Situation at the beginning of May:


All objectives save Prussia and Russia secure. Our army is 2.5x the size of the surviving French, and about 1.5x that of Prussia. We aren't as strong as Britain or Russia, but Britain's army is mostly territorial militia, locked in England, and Russia has a vast frontier to defend. 

By May 1, I decide the pull the trigger on the Fourth Silesian War (the fourth in 70 years). The first began when the young king Frederick of Prussia invaded our fairest and richest province back in 1741, thinking Queen Maria Theresa would be easy prey. By winter the entire province was in Prussian hands, and it stayed there through the battles of Mollwitz and Chotusitz the next two years before we signed an armistice. The Second Silesian War began in 1744 and saw our Austrian troops perform better at Hohenfriedburg and at Soor, but still not good enough to beat Frederick, and he retained the province still. The Third Silesian War broke out in 1756 when Frederick launched a pre-emptive strike against us and our allies in Saxony, invading Bohemia in the fall of 1756 and winning a decisive battle at Prague in November of that year. He followed up the destruction of the Habsburg army with an offensive on Vienna in the summer of 1757 before we could rebuild, and ended the war by storming our capital. There things have stood for half a century - now we have our revenge.

**WHAT TO WORK ON**.
a – Condense the paragraph of the war account that begins "All objectives save Prussia and Russia secure" into a short bulleted list, keeping its main facts.
b – Reproduce the stretch of the war account from "All objectives save" through "frontier to defend.", word for word.

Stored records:
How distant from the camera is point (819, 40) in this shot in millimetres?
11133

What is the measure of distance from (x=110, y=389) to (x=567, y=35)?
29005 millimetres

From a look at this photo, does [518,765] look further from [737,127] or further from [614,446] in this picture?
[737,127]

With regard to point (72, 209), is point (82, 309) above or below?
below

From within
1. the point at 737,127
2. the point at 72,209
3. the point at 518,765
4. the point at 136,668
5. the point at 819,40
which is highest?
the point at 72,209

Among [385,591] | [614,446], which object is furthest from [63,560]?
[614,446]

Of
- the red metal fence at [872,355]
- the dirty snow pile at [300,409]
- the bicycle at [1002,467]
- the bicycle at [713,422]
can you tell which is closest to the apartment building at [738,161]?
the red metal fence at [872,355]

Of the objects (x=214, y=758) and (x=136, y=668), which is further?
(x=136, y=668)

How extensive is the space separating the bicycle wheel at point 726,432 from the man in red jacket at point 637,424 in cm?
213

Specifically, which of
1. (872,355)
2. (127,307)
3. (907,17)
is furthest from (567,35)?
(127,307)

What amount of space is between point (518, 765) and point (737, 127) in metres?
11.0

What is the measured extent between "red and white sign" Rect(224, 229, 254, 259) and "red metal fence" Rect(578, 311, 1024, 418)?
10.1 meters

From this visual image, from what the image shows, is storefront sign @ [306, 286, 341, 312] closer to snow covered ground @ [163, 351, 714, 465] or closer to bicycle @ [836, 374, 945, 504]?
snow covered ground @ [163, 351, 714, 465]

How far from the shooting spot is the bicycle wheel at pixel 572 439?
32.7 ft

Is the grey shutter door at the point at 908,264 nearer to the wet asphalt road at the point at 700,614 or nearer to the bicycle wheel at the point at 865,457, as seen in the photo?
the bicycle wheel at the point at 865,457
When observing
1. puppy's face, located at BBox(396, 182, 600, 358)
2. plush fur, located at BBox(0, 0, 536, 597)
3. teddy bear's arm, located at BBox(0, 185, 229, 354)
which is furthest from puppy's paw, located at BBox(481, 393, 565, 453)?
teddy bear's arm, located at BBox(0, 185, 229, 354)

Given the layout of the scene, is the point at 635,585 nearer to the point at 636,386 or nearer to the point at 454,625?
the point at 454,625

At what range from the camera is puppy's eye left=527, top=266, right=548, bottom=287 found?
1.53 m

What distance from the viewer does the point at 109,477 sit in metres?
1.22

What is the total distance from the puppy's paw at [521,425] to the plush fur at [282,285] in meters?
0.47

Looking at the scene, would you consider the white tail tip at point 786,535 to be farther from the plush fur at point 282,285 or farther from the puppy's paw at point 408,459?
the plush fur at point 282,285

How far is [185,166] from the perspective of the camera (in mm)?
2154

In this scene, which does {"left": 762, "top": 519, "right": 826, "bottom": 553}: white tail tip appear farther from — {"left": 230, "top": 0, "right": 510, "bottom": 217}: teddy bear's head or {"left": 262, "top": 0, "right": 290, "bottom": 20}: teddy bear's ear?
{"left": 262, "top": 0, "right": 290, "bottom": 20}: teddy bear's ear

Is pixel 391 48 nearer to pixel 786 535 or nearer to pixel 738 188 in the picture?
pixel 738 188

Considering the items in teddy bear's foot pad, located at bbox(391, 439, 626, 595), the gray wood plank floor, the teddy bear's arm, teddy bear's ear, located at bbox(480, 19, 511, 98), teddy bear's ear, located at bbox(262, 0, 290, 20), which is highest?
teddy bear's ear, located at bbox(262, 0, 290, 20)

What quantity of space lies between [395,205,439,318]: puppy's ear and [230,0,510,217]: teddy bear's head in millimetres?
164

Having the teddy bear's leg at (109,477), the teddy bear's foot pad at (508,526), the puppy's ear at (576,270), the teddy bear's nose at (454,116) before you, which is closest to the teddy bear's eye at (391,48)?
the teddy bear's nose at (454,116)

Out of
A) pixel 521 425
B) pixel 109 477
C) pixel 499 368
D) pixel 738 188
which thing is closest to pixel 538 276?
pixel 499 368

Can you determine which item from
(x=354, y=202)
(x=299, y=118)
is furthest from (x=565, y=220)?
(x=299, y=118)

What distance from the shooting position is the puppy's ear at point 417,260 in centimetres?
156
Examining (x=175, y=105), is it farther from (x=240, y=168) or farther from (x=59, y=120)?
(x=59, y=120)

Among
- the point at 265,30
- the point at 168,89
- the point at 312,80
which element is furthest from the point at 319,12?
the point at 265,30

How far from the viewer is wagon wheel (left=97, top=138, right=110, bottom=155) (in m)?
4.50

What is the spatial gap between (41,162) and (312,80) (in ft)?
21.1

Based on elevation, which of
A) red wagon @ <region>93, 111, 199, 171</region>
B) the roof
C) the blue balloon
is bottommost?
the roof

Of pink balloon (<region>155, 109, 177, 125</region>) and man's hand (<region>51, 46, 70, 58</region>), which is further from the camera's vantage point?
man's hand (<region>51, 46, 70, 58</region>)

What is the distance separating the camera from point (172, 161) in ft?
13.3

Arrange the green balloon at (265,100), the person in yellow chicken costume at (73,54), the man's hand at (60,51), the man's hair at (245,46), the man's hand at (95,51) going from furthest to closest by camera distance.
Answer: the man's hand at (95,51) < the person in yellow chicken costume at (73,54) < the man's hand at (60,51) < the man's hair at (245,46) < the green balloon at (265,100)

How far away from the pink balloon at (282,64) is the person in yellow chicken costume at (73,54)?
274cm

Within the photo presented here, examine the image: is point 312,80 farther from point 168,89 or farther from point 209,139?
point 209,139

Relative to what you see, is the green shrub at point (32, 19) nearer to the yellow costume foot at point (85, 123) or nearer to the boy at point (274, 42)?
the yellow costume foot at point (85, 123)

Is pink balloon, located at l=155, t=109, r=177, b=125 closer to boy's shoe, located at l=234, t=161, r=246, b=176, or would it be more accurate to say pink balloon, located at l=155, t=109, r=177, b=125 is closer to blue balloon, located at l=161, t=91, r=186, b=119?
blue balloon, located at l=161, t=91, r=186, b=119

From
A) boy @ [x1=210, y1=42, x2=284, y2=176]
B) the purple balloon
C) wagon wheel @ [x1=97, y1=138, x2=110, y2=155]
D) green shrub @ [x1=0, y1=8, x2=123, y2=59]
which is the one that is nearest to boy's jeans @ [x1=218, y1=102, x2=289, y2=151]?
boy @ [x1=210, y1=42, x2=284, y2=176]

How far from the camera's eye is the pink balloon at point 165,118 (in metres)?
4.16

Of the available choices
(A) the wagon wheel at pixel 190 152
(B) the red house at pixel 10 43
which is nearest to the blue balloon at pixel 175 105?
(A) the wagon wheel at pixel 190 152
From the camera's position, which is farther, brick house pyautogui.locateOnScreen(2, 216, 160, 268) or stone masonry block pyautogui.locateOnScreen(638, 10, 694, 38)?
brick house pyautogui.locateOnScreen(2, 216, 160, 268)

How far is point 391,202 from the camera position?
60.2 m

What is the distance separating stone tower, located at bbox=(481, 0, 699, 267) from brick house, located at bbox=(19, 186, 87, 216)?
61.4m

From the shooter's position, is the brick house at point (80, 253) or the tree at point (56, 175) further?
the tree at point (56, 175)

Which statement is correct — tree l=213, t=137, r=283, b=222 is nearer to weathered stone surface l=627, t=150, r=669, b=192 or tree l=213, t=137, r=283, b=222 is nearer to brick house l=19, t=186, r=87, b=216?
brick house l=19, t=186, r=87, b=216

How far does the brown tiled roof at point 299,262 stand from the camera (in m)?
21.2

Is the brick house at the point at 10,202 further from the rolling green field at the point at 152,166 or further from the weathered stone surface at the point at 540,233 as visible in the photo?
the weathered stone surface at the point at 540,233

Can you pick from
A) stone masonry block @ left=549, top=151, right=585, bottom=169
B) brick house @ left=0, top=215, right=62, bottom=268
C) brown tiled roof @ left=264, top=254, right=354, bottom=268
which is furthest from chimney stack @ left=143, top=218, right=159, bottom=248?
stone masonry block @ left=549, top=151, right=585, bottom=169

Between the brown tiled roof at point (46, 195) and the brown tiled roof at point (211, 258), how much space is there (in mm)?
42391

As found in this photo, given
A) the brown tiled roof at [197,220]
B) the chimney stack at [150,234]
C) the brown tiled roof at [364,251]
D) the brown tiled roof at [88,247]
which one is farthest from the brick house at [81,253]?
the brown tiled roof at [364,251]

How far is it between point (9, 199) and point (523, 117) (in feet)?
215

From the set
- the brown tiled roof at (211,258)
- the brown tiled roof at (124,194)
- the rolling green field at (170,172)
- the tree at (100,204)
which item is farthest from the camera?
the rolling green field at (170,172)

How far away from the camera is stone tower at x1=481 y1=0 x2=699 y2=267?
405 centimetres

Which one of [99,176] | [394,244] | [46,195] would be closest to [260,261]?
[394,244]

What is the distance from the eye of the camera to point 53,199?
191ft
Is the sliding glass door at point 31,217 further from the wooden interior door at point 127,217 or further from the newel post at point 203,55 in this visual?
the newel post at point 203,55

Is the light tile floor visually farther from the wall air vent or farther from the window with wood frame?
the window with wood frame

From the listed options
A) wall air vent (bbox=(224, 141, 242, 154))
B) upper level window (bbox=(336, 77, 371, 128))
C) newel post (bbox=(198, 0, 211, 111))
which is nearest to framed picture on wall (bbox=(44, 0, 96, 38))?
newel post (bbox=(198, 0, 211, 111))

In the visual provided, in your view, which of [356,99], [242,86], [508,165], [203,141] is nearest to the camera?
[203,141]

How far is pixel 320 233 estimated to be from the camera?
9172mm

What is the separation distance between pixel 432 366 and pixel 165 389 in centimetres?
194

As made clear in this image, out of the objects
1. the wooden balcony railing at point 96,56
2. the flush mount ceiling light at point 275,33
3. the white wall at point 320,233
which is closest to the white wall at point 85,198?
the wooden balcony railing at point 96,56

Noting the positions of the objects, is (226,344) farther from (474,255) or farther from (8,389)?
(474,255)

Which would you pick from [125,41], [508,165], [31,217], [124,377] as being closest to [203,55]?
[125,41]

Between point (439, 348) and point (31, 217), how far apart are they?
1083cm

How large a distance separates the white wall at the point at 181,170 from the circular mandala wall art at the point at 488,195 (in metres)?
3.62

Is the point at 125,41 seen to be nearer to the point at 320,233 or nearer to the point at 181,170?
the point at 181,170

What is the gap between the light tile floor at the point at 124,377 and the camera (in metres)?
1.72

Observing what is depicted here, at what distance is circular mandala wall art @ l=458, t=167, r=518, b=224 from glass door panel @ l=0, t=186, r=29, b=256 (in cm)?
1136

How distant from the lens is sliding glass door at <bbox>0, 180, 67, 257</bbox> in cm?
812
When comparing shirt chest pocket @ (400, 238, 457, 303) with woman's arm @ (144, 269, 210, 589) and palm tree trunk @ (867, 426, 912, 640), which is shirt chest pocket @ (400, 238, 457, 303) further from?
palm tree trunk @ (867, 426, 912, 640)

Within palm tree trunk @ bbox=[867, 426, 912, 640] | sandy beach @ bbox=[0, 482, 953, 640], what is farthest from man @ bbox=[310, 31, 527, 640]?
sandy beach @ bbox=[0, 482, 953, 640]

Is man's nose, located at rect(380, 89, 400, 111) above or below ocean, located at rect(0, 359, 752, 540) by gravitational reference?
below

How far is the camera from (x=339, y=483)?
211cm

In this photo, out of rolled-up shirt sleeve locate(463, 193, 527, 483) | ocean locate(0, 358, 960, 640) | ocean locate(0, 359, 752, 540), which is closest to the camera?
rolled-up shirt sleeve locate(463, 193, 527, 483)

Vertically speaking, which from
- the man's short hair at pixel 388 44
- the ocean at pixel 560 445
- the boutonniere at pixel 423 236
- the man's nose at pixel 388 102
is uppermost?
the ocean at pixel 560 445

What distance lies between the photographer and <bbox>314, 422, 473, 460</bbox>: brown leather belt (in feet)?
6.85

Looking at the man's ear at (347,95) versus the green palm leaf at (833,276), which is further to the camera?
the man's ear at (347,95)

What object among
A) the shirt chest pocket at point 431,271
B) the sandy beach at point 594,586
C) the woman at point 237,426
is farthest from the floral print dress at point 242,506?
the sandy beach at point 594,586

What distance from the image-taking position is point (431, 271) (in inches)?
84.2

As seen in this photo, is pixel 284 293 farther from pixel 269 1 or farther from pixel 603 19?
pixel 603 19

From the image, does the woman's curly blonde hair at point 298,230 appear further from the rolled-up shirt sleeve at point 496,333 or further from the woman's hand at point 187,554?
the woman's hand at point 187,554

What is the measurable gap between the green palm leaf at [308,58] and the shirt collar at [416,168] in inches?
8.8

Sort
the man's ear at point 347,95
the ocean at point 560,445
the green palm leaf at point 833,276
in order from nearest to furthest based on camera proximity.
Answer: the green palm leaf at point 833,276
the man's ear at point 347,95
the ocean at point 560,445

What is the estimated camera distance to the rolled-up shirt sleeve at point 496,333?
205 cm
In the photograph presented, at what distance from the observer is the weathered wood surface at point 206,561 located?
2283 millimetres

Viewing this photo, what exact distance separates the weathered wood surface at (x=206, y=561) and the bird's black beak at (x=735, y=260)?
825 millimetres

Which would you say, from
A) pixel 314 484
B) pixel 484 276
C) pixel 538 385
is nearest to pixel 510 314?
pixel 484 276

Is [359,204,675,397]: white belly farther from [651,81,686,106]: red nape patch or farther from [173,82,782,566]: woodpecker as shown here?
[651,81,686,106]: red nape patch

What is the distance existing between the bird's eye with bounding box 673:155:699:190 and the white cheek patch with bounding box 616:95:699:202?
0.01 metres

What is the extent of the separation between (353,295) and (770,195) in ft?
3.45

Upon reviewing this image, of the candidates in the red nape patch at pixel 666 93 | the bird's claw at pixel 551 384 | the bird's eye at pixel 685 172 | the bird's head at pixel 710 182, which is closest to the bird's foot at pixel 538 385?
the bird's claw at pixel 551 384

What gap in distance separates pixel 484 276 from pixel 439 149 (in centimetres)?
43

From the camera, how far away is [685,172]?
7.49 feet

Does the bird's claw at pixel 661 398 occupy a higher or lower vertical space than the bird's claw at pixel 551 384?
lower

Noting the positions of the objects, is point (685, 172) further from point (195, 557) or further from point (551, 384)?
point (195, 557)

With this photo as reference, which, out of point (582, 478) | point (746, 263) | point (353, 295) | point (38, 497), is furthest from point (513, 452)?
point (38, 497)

**RESPONSES BY TASK**.
a –
- Every objective except Prussia and Russia is secure.
- The army is 2.5 times the size of the surviving French army and about 1.5 times that of Prussia.
- It is weaker than the armies of Britain and Russia.
- Britain's army is mostly territorial militia confined to England.
- Russia has a vast frontier to defend.

b –
All objectives save Prussia and Russia secure. Our army is 2.5x the size of the surviving French, and about 1.5x that of Prussia. We aren't as strong as Britain or Russia, but Britain's army is mostly territorial militia, locked in England, and Russia has a vast frontier to defend.